The available statistics are: count (number of total objects), mean, stdv (standard deviation), variance, skew, kurtosis, sum, min, max, weighted_average, cardinality (unique count), estimated_cardinality, percentile, and percentile_rank.
Estimated cardinality is calculated by using the hyperloglog approximation technique.
Percentiles and percentile ranks are approximate and are calculated using the t-digest algorithm. They must include the desired percentile/percentile_rank. To compute multiple percentiles each value must be specified separately (i.e. ‘percentile(75.0),percentile(99.0),percentile_rank(1234.56),percentile_rank(-5)’).
A second, comma-separated value can be added to the percentile statistic to calculate percentile resolution, e.g., a 50th percentile with 200 resolution would be ‘percentile(50,200)’.
The weighted average statistic requires a weight column to be specified in weight_column_name. The weighted average is then defined as the sum of the products of input parameter column_name times the weight_column_name values divided by the sum of the weight_column_name values.

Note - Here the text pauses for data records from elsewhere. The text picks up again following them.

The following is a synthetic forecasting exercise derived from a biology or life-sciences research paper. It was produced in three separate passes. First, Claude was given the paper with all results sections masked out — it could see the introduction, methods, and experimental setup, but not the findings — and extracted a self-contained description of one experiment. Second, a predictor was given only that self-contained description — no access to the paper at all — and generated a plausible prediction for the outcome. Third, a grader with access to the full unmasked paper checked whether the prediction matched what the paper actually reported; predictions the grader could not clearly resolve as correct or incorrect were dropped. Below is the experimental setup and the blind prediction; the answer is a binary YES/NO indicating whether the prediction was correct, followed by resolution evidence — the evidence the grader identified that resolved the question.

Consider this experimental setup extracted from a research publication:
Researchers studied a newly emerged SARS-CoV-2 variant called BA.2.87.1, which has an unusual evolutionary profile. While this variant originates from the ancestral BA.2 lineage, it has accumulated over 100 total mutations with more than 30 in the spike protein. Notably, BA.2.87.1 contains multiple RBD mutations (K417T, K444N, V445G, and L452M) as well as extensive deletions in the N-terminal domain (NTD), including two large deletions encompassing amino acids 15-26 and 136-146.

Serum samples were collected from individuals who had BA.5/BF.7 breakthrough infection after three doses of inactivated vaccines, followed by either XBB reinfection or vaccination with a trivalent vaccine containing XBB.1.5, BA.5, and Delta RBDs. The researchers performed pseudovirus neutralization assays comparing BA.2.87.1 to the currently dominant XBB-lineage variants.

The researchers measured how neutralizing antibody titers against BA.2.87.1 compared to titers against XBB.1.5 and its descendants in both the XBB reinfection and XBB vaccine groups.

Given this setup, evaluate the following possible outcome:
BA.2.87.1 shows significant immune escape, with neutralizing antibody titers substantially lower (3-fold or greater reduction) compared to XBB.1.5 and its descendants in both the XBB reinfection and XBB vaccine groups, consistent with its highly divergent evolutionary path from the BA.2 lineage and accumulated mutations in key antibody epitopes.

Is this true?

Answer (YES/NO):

Additional columns can be used in the calculation of statistics via additional_column_names. Values in these columns will be included in the overall aggregate calculation–individual aggregates will not be calculated per additional column. For instance, requesting the count and mean of input parameter column_name x and additional_column_names y and z, where x holds the numbers 1-10, y holds 11-20, and z holds 21-30, would return the total number of x, y, and z values (30), and the single average value across all x, y, and z values (15.5).
The response includes a list of key/value pairs of each statistic requested and its corresponding value.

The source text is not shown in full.